◆ **WRITTEN REQUEST**
In the knock-knock joke thread, which musical does KateR say older readers will remember?
## Start DOCUMENT EXTRACT
# I'll add this knock knock then..



## KateR (Nov 8, 2010)

Knock knock
Who's there?
Sam and Janet.
Sam and Janet who?
Sam and Janet Evening!


----------



## Steff (Nov 8, 2010)

O
M
G
thats all i can say


----------



## Andy HB (Nov 9, 2010)

Took me a while!


----------



## lucy123 (Nov 9, 2010)

Still not there.....?


----------



## AlisonM (Nov 9, 2010)

Grooaaannn!!!!

Knock, knock, Who’s there? 
Jacklyn. 
Jacklyn who? 
Jacklyn Hyde!


----------



## lucy123 (Nov 9, 2010)

Help...I don't get it.....give me a clue someone!!


----------



## Tezzz (Nov 9, 2010)

KateR said:


> Knock knock
> Who's there?
> Sam and Janet.
> Sam and Janet who?
> Sam and Janet Evening!



Sorry I don't get it Kate.

If it's not suitable for our younger viewers can someone *please* PM me?


----------



## Catwoman76 (Nov 9, 2010)

brightontez said:


> Sorry I don't get it Kate.
> 
> If it's not suitable for our younger viewers can someone *please* PM me?



I think it is a play on words - Some enchanted evening (a song) Sheena


----------



## lucy123 (Nov 9, 2010)

Really?....groooooaaaaaan!


----------



## Andy HB (Nov 9, 2010)

lucy123 said:


> Help...I don't get it.....give me a clue someone!!



"You may see a stranger"

Sing along now!

Andy


----------



## AlisonM (Nov 10, 2010)

Andy HB said:


> "You may see a stranger"
> 
> Sing along now!
> 
> Andy



Across a crowded room...


----------



## KateR (Nov 10, 2010)

lucy123 said:


> Really?....groooooaaaaaan!



Sorry, probably one for us older ones who remember the musical South Pacific.


----------



## Steff (Nov 10, 2010)

KateR said:


> Sorry, probably one for us older ones who remember the musical South Pacific.



I knew it cause my dad used to sing it to me as a child


----------
## End DOCUMENT EXTRACT
## Start DATA SHOWN
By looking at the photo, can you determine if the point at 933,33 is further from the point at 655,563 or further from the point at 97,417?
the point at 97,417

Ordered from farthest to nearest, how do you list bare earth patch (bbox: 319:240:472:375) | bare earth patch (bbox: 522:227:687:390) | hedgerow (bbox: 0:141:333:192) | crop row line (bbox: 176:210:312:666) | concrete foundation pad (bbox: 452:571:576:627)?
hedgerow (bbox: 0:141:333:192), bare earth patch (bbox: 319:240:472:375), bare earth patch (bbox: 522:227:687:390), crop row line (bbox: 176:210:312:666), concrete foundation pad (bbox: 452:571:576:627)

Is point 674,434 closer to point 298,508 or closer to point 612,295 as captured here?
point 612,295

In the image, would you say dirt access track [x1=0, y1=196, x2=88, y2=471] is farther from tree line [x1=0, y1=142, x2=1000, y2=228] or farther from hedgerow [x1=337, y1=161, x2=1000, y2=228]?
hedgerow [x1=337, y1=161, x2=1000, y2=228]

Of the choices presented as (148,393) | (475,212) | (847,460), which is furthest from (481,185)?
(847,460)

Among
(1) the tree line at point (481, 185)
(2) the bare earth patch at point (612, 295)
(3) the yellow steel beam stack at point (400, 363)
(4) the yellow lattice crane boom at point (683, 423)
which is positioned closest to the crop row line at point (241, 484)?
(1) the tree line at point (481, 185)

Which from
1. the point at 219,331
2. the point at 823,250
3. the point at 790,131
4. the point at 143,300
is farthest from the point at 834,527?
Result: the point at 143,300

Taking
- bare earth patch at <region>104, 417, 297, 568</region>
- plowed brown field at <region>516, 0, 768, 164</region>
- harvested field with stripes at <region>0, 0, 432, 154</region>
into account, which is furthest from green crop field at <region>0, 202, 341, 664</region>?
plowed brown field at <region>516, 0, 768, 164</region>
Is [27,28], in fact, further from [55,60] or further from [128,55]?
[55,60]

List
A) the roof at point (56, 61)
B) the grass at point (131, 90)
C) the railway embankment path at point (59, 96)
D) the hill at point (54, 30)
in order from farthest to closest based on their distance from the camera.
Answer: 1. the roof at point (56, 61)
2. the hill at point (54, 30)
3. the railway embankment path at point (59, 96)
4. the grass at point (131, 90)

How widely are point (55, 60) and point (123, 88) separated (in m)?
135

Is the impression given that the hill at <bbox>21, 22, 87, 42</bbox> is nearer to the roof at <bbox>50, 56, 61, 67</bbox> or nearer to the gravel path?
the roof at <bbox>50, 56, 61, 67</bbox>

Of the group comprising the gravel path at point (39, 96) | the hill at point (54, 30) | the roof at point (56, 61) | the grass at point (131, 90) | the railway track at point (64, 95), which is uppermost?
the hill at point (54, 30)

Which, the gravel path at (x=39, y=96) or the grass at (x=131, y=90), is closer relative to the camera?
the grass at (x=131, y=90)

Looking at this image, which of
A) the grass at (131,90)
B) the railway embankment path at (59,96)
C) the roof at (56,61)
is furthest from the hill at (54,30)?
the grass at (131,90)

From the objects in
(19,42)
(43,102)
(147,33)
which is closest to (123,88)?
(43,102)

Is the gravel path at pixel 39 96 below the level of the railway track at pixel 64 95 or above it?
## End DATA SHOWN
◆ **SOLUTION FOR THIS PROBLEM**
South Pacific